__YOUR GOAL__. Will you restate verbatim the lines running from the line with "How far from where" to the end of the data, leaving out everything else?

[Records from a dataset]
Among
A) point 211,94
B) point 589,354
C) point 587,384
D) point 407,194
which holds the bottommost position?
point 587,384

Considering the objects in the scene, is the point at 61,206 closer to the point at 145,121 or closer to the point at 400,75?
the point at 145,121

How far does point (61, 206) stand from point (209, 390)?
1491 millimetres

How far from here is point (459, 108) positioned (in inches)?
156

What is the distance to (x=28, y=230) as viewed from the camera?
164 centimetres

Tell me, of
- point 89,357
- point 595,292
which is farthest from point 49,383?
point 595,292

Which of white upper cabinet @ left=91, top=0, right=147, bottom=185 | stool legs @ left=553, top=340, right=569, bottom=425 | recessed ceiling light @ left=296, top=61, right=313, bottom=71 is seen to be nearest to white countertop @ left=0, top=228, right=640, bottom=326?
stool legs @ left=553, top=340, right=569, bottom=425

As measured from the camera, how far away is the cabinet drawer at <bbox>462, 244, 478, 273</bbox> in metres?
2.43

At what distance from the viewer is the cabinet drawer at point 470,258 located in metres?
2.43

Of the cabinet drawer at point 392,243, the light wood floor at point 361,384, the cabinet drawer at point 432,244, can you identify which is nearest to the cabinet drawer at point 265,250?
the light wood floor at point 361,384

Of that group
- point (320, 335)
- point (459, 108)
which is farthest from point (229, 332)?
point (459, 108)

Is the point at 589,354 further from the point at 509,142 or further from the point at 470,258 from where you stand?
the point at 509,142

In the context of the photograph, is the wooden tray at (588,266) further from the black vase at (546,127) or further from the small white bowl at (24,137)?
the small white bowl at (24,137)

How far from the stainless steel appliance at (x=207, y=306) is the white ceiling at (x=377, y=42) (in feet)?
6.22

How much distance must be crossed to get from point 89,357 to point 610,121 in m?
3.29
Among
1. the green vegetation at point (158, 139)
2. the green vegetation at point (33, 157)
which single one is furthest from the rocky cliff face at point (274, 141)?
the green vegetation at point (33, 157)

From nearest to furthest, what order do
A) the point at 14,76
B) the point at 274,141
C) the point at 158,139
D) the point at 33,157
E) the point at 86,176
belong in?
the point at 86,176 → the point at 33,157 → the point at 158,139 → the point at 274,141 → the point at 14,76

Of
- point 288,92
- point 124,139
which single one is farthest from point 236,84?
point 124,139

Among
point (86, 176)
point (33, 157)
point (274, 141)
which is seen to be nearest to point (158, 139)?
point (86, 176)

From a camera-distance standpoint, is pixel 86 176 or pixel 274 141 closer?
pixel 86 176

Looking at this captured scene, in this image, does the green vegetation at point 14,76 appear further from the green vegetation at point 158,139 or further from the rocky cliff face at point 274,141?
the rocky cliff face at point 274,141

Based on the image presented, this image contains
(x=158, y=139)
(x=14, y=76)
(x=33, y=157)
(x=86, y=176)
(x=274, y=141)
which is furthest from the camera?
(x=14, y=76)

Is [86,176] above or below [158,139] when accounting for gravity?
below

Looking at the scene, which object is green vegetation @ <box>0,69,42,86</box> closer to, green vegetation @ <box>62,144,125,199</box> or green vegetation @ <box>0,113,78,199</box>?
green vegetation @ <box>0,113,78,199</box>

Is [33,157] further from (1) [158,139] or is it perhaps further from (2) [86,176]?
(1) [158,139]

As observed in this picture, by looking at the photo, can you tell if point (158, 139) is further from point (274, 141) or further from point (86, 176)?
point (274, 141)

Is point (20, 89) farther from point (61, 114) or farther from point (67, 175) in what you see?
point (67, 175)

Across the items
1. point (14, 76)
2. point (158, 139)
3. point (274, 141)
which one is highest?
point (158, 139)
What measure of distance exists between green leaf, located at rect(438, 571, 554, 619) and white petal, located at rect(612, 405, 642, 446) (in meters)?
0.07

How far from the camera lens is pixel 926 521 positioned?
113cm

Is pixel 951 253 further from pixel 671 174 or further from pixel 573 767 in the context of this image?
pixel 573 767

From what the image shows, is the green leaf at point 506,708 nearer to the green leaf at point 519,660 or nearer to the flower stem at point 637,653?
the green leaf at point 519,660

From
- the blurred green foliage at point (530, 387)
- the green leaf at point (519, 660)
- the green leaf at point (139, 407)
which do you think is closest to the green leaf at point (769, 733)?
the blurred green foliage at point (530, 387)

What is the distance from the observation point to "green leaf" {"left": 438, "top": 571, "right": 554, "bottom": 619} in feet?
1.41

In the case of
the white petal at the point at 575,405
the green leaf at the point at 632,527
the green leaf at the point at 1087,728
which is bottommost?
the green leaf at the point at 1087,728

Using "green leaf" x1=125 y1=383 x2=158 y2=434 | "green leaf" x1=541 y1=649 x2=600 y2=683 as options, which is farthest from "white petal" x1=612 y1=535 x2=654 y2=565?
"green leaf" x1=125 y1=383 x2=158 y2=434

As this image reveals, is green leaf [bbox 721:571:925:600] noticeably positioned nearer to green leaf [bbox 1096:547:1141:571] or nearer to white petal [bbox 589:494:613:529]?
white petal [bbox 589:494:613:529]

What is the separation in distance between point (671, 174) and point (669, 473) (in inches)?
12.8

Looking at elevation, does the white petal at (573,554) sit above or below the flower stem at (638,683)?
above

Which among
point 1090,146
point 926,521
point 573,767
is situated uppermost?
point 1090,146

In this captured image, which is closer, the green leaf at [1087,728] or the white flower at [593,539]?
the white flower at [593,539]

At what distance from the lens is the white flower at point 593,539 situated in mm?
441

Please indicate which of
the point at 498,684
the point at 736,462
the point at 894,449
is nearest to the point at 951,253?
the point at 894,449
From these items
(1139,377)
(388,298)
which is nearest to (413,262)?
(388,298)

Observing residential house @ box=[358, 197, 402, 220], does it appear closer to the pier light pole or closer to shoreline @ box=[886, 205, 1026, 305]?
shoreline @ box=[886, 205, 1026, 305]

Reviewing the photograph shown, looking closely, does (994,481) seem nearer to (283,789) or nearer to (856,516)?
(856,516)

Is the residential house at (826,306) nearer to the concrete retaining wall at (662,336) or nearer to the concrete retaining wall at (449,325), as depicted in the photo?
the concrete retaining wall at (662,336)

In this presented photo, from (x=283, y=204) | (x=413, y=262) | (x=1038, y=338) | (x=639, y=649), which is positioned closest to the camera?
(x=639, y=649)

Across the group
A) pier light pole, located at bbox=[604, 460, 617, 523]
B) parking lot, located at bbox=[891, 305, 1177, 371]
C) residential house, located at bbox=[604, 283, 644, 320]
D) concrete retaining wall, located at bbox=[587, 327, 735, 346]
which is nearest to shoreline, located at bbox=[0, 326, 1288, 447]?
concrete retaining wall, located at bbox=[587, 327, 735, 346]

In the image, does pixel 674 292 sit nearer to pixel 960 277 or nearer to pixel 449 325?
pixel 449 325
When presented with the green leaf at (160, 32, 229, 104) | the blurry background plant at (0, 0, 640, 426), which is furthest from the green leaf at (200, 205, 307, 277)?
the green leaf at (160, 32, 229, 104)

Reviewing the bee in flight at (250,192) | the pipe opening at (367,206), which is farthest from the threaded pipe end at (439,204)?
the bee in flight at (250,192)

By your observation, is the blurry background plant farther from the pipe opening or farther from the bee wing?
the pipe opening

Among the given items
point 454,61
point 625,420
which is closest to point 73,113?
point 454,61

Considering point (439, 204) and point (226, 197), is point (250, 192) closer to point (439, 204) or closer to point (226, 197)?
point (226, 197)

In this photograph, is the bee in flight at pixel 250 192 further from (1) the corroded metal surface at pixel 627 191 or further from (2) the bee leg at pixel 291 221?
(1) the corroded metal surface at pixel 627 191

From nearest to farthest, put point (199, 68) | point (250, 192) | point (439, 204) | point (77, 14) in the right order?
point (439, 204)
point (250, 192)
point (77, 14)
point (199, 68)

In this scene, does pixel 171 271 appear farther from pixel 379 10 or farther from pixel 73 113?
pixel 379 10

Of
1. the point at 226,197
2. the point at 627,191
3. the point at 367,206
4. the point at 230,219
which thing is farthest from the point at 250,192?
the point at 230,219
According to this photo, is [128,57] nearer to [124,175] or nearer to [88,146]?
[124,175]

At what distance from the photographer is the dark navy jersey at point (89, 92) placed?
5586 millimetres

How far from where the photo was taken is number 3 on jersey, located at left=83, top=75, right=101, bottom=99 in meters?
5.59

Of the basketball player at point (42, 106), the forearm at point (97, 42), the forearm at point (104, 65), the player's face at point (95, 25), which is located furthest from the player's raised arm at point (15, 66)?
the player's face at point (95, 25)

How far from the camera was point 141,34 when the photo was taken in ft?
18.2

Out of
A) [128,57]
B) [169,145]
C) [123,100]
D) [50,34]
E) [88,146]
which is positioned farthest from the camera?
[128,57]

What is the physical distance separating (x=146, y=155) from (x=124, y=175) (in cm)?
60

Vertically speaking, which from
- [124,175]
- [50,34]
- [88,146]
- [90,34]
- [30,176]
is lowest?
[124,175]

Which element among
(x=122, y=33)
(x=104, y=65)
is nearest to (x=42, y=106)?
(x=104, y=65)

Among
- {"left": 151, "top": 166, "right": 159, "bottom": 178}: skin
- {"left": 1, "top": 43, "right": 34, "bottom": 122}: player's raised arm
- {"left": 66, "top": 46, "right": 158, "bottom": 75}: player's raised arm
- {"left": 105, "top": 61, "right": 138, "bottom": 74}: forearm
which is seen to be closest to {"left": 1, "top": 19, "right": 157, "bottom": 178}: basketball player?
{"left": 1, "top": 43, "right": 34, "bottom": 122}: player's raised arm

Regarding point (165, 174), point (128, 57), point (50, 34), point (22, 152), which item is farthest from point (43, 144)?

__THE RESPONSE__.
How far from where the photo was taken is number 3 on jersey, located at left=83, top=75, right=101, bottom=99 in meters?
5.59

Of the basketball player at point (42, 106), the forearm at point (97, 42), the forearm at point (104, 65), the player's face at point (95, 25), which is located furthest from the player's raised arm at point (15, 66)?
the player's face at point (95, 25)

How far from the camera was point 141,34 when the photo was taken in ft?
18.2

Out of
A) [128,57]
B) [169,145]
C) [123,100]
D) [50,34]
E) [88,146]
which is positioned farthest from the camera?
[128,57]

What is the physical distance separating (x=146, y=155) from (x=124, y=175) (in cm)?
60

Vertically speaking, which from
- [124,175]
- [50,34]
- [88,146]
- [90,34]
- [30,176]
is lowest?
[124,175]

Which element among
(x=122, y=33)
(x=104, y=65)
is nearest to (x=42, y=106)?
(x=104, y=65)

Among
- {"left": 151, "top": 166, "right": 159, "bottom": 178}: skin
- {"left": 1, "top": 43, "right": 34, "bottom": 122}: player's raised arm
- {"left": 66, "top": 46, "right": 158, "bottom": 75}: player's raised arm
- {"left": 105, "top": 61, "right": 138, "bottom": 74}: forearm
which is seen to be closest to {"left": 1, "top": 19, "right": 157, "bottom": 178}: basketball player?
{"left": 1, "top": 43, "right": 34, "bottom": 122}: player's raised arm

Regarding point (165, 174), point (128, 57), point (50, 34), point (22, 152), which item is farthest from point (43, 144)?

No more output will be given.